> **RECORDED DATA**:

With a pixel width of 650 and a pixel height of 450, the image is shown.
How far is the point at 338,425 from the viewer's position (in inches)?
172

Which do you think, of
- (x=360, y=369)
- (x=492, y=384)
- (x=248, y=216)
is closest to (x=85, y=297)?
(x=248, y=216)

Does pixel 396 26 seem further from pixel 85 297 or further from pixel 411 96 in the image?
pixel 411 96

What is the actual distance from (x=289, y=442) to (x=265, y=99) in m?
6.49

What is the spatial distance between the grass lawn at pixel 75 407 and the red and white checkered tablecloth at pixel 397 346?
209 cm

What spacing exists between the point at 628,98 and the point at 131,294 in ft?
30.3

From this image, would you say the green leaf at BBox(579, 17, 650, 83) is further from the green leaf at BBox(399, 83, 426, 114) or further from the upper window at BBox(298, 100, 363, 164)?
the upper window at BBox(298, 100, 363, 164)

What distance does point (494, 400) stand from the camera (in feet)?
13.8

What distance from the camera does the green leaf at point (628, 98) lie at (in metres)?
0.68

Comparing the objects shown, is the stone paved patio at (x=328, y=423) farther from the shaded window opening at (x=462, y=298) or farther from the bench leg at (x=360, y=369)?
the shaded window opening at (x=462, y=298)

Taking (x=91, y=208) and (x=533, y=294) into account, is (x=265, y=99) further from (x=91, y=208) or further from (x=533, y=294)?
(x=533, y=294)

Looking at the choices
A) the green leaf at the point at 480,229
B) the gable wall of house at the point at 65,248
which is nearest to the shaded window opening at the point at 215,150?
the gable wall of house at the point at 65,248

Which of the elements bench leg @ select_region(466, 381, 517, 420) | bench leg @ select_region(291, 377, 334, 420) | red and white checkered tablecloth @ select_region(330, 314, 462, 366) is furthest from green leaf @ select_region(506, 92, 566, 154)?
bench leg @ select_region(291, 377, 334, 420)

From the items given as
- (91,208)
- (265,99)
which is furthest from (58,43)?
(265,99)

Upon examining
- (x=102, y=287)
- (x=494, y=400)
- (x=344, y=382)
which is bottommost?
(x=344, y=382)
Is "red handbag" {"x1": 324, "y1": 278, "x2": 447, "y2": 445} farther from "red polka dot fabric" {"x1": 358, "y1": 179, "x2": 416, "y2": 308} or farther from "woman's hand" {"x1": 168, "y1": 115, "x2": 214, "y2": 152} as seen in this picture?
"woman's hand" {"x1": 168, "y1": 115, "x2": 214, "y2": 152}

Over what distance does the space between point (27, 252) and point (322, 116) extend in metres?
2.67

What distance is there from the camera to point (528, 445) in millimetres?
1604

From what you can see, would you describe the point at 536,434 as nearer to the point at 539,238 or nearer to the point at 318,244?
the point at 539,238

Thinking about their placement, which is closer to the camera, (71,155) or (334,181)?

> **WHAT TO WORK ON**:
Once more, set down the full listing, verbatim.

> **EXERCISE RESPONSE**:
With a pixel width of 650 and a pixel height of 450, the image is shown.
How far is the point at 338,425 from the viewer's position (in inches)?
172

Which do you think, of
- (x=360, y=369)
- (x=492, y=384)
- (x=248, y=216)
is closest to (x=85, y=297)?
(x=248, y=216)

Does pixel 396 26 seem further from pixel 85 297 or further from pixel 411 96 in the image?
pixel 411 96

What is the actual distance from (x=289, y=442) to (x=265, y=99) in m?
6.49

What is the spatial distance between the grass lawn at pixel 75 407 and the red and white checkered tablecloth at pixel 397 346?
209 cm

What spacing exists between the point at 628,98 and the point at 131,294 in ft?
30.3

From this image, would you say the green leaf at BBox(579, 17, 650, 83) is further from the green leaf at BBox(399, 83, 426, 114) or further from the upper window at BBox(298, 100, 363, 164)?
the upper window at BBox(298, 100, 363, 164)

What distance does point (494, 400) stand from the camera (in feet)?
13.8

What distance from the camera does the green leaf at point (628, 98) lie at (in metres)?
0.68

Comparing the objects shown, is the stone paved patio at (x=328, y=423) farther from the shaded window opening at (x=462, y=298) or farther from the bench leg at (x=360, y=369)?
the shaded window opening at (x=462, y=298)

Taking (x=91, y=208) and (x=533, y=294) into account, is (x=265, y=99) further from (x=91, y=208) or further from (x=533, y=294)?
(x=533, y=294)

Looking at the choices
A) the green leaf at the point at 480,229
B) the gable wall of house at the point at 65,248
which is nearest to the shaded window opening at the point at 215,150?
the gable wall of house at the point at 65,248

Which of the elements bench leg @ select_region(466, 381, 517, 420) | bench leg @ select_region(291, 377, 334, 420) | red and white checkered tablecloth @ select_region(330, 314, 462, 366) is furthest from green leaf @ select_region(506, 92, 566, 154)?
bench leg @ select_region(291, 377, 334, 420)

From the items given as
- (91,208)
- (265,99)
which is furthest from (58,43)?
(265,99)

Upon examining
- (x=102, y=287)
- (x=494, y=400)
- (x=344, y=382)
which is bottommost?
(x=344, y=382)
Is "red handbag" {"x1": 324, "y1": 278, "x2": 447, "y2": 445} farther from "red polka dot fabric" {"x1": 358, "y1": 179, "x2": 416, "y2": 308} or farther from "woman's hand" {"x1": 168, "y1": 115, "x2": 214, "y2": 152} as seen in this picture?
"woman's hand" {"x1": 168, "y1": 115, "x2": 214, "y2": 152}

Over what distance does the space between point (27, 252) and point (322, 116) extend in metres?
2.67

What distance is there from the camera to point (528, 445) in millimetres?
1604

From what you can see, would you describe the point at 536,434 as nearer to the point at 539,238 or nearer to the point at 318,244?
the point at 539,238

Thinking about their placement, which is closer to the camera, (71,155) or (334,181)?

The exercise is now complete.